Esa pregunta, la de los 20.000 millones, admite dos respuestas, ambas muy relacionadas entre sí. La primera se llama República Popular de China; la segunda conduce a una planta oleaginosa conocida por el nombre de soja.
Ocurre que el primer consumidor de soja en el mundo es China; y también ocurre que los mayores productores de soja en el mundo son Estados Unidos, Argentina y un miembro de los BRICS llamado Brasil.
No es de extrañar, pues, que la soja, además de constituir un alimento básico en la dieta de los cerdos y otros animales de granja, se haya convertido en un elemento estelar en la lucha de las superpotencias en su lucha por la hegemonía global.
La soja no constituya un producto más en la canasta de las exportaciones argentinas de comodities, sino el factor crítico del que depende la balanza comercial del país
Que la soja no constituya un producto más en la canasta de las exportaciones argentinas de comodities, sino el factor crítico del que depende la balanza comercial del país (la soja es, con gran diferencia, la principal fuente de dólares con que cuenta Argentina), algo que la ha convertido en el talón de Aquiles de todos los demás sectores de la economía, representa hoy una seria amenaza geoestratégica para Estados Unidos.
La dependencia argentina de la demanda china de soja para obtener divisas que, a su vez, permitan financiar los insumos importados que requiere su industria nacional a fin de no colapsar, un círculo cada vez más cerrado que posee su epicentro en la Plaza Roja de Pekín, genera preocupación en Washington.
Con Brasil convertido en uno de los pilares básicos de ese bloque liderado por Rusia y China, el que ya aspira a convertirse en una alternativa integral a lo que ellos llaman “el Occidente Colectivo”, un eventual ingreso de Argentina en los BRICS tras el retorno de los peronistas a la Casa Rosada ( Cristina Kirchner puso en marcha el proceso para la adhesión) supondría la demolición definitiva de la doctrina Monroe, la del célebre “América para los americanos”. Algo que Trump bajo ningún concepto estaría dispuesto a admitir.
Pero Argentina no sólo se antoja importante para Estados Unidos desde el punto de vista geoestratégico.
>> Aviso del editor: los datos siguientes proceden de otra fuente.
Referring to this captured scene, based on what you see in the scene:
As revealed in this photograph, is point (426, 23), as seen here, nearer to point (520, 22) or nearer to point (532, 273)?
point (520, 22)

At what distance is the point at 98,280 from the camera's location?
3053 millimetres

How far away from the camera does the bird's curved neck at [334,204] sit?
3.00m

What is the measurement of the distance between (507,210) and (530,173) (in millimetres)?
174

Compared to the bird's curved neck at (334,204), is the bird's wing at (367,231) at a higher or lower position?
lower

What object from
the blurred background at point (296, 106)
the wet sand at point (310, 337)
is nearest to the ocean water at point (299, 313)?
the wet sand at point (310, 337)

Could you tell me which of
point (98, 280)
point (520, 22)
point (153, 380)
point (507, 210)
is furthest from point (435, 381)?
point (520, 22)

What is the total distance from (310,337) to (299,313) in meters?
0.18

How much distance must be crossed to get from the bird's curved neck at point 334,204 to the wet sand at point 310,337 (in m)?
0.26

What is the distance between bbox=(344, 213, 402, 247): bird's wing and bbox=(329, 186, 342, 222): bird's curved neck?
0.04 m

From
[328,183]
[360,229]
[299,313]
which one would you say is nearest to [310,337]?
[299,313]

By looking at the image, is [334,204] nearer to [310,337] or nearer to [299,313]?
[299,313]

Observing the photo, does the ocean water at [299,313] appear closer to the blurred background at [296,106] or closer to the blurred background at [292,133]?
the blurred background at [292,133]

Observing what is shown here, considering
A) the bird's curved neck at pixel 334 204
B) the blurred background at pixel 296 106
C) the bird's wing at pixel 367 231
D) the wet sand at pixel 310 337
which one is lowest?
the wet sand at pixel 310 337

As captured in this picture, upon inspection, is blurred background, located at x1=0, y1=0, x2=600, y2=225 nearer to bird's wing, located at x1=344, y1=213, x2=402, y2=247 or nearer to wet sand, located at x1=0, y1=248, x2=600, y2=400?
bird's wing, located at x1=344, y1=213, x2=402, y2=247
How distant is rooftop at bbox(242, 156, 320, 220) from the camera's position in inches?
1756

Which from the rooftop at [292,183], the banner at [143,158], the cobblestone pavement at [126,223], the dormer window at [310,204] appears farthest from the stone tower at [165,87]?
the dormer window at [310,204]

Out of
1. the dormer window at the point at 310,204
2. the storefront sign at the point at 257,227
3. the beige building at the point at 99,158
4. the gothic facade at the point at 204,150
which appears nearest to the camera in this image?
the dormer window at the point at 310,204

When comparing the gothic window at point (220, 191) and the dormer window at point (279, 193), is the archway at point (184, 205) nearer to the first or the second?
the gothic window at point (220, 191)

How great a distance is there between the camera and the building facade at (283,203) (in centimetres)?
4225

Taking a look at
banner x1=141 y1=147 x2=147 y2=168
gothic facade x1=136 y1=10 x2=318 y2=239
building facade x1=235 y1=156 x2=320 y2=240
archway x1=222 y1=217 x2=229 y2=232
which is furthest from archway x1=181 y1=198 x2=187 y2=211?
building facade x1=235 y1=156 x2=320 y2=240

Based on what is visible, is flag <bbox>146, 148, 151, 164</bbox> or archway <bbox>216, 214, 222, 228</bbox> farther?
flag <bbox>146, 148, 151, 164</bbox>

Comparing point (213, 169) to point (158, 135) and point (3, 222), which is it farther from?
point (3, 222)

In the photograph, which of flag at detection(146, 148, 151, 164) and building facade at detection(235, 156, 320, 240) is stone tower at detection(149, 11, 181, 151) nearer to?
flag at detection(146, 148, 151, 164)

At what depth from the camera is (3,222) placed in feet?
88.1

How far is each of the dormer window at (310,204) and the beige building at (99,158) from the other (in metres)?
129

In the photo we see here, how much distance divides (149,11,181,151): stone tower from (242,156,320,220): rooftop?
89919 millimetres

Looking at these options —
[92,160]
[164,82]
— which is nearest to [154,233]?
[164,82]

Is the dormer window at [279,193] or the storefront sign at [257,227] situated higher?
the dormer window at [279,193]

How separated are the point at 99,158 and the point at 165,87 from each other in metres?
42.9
Factores relacionados con su propia economía doméstica también fuerzan a que Trump no pueda mostrarse indiferente ante esa amenaza de un colapso monetario – el enésimo en la historia del país – que afronta el Ejecutivo de Milei; factores en los que, cómo no, también anda por medio la soja.
Ocurre que Trump ha provocado una tormenta perfecta para sus propios productores internos de ese producto. Porque quien cultive soja en cualquier rincón del planeta, sea donde sea, la acabará vendiendo en China.
Y los agricultores norteamericanos no están excluidos de esa norma general. Pero el Gobierno chino teme ahora, y seguramente no sin razón, que Estados Unidos podría volver a ordenar un embargo a la exportación de alimentos como mecanismo de presión política (ya lo hicieron con Mao en su momento).
Y de ahí que haya impuesto un arancel del 34% a la soja norteamericana con el propósito de desviar todas las compras de sus importadores hacia los mercados brasileño y argentino; un desastre ruinoso para el campo de Estados Unidos, la mitad de cuya producción total de soja se vendía hasta ahora en China.
He ahí, por cierto, la razón oculta de que Scott Bessent haya exigido a Milei que anule la bajada de impuestos a los exportadores de soja de la Pampa como condición para el rescate. Estados Unidos, por razones obvias, necesita que la soja de Argentina resulte más cara que la suya propia en los mercados internacionales. Nada es lo que parece.
Ya lo dijo el canciller británico Lord Palmerston, allá en el siglo XIX: “En política internacional no hay amigos ni enemigos permanentes, sólo intereses permanentes”.
*** José García Domínguez es economista.